Assim, mesmo a morte sendo um fato inevitável, não há dúvidas acerca de que é muito melhor esperar este momento sem sofrimento, do que encarar esta realidade acompanhada de dores, sejam elas físicas como espirituais.

3. A discussão da prática da Eutanásia no Brasil em pleno século XIX

Como eutanásia, pode-se considerar então toda a ação ou omissão realizada com o objetivo de suprimir a vida de um paciente com a finalidade de evitar sofrimento físico ou psíquico (URBAN, 2010, p.86), ou seja, não se trata de um homicídio qualificado por motivo fútil ou torpe, e sim de uma ação dotada de compaixão e piedade por aquele enfermo que não possui mais cura. Um dos grandes problemas em torno desta prática se encontra no fato de um esquecimento básico por conta dos médicos, como cita Cícero Urban (2010, p.88):

Não foi ensinada ao médico a compaixão como terapêutica e ficou esquecido no tempo o jargão do “cuidar mais do que curar”. É neste contexto em que se ancoram alguns discursos pró-eutanásia hoje: o da falta de esperança e o medo da solidão na última fase da vida, bem como o da necessidade de se respeitar a autonomia como valor absoluto.

Délio Kipper menciona o artigo 7º do Código de Ética Médica do Brasil (2004, p.410):

O Código de Ética Médica do Brasil, datado de 1998 diz, em seu artigo 7º: "O médico deve guardar respeito absoluto pela vida humana, atuando sempre em benefício do paciente. Jamais utilizará seus conhecimentos para gerar sofrimento físico ou moral, para exterminar o ser humano ou para permitir ou encobrir os ataques a sua dignidade e integridade".

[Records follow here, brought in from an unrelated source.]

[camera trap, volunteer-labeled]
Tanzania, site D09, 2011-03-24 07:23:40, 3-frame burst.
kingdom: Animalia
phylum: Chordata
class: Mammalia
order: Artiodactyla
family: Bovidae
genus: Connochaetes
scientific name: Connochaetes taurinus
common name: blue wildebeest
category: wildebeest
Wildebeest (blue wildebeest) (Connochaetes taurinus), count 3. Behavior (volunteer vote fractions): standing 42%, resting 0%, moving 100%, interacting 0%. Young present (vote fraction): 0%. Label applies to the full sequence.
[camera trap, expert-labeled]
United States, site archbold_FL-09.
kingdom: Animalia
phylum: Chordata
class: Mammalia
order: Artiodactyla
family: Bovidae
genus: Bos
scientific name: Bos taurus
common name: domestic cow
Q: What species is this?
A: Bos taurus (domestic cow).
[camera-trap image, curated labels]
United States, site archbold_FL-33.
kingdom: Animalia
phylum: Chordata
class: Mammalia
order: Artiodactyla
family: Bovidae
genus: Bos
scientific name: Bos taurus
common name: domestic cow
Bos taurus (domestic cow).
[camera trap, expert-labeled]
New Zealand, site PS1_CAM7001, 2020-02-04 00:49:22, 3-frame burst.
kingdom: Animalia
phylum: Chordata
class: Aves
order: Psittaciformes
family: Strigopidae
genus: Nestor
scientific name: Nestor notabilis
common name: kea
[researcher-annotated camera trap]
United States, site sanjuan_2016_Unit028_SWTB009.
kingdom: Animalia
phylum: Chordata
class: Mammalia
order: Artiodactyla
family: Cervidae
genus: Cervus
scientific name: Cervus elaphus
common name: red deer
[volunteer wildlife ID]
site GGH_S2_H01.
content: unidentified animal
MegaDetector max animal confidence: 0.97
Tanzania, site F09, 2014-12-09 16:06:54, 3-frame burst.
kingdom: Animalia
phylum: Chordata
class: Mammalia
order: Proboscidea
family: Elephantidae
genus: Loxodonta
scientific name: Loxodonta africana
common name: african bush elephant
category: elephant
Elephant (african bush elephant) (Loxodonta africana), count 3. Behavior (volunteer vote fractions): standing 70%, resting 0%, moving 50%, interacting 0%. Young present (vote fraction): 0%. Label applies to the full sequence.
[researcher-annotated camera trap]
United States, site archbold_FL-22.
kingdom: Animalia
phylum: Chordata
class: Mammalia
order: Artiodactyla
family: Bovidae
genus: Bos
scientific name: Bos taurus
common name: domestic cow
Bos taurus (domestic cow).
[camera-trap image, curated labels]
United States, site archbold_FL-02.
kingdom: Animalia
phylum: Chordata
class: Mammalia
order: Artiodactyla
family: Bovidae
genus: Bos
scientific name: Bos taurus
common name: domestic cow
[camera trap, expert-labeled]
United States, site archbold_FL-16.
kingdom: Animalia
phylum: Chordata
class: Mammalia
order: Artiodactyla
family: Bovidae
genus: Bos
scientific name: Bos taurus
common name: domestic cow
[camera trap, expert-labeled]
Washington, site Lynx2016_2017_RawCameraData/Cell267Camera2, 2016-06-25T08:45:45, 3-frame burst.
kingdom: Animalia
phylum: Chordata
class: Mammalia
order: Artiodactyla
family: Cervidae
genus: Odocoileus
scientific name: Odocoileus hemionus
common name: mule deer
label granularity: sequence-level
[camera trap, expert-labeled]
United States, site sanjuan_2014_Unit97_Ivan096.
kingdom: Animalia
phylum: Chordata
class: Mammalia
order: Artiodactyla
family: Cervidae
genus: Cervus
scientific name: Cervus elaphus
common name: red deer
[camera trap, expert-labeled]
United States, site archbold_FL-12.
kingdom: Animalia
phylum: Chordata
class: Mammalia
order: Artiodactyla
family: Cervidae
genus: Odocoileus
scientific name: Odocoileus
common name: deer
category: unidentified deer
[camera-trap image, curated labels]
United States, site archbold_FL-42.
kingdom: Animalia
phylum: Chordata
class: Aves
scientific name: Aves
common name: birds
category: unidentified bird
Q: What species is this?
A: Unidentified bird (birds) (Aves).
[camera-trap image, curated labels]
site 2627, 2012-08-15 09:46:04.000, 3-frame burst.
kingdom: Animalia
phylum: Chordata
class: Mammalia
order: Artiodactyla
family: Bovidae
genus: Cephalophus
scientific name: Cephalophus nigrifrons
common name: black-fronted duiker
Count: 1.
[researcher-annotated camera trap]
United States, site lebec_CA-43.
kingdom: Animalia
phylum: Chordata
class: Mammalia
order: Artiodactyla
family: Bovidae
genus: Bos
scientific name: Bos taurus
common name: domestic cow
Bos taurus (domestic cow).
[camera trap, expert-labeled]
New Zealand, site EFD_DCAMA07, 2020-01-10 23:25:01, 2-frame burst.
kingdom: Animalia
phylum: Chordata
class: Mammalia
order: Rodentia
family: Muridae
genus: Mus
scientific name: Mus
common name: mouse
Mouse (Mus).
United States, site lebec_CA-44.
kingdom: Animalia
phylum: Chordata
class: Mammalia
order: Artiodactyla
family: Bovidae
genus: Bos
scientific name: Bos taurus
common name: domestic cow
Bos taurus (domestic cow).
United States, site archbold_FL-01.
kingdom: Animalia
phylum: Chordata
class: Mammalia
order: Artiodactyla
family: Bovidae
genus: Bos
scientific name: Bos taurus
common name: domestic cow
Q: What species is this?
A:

Sobre o artigo 7º do Código de Ética Médica do Brasil, cabe aqui uma análise sobre o que o mesmo diz. O médico deve ter respeito pela vida humana e atuar em benefício do paciente, mas onde podemos ver a prática disto quando os médicos insistem em prolongar a vida inviável de uma pessoa, acreditando que um dia irá surgir a cura para aquela doença e enquanto isto o paciente sofre em silêncio? O médico não deve usar seus conhecimentos para gerar sofrimento ao paciente, mas deixar ele agonizando, vegetando, sofrendo e não lhe abreviando a vida por "consciência pesada", é usar o seu conhecimento para o quê? Ao tratarmos de eutanásia, o médico não está exterminando ninguém, até porque esta prática é usada para garantir uma morte digna para aquelas pessoas que possuem vidas inviáveis, seria extermínio e homicídio se o paciente não se encontra em um estado de vida inviável e com possibilidade de cura.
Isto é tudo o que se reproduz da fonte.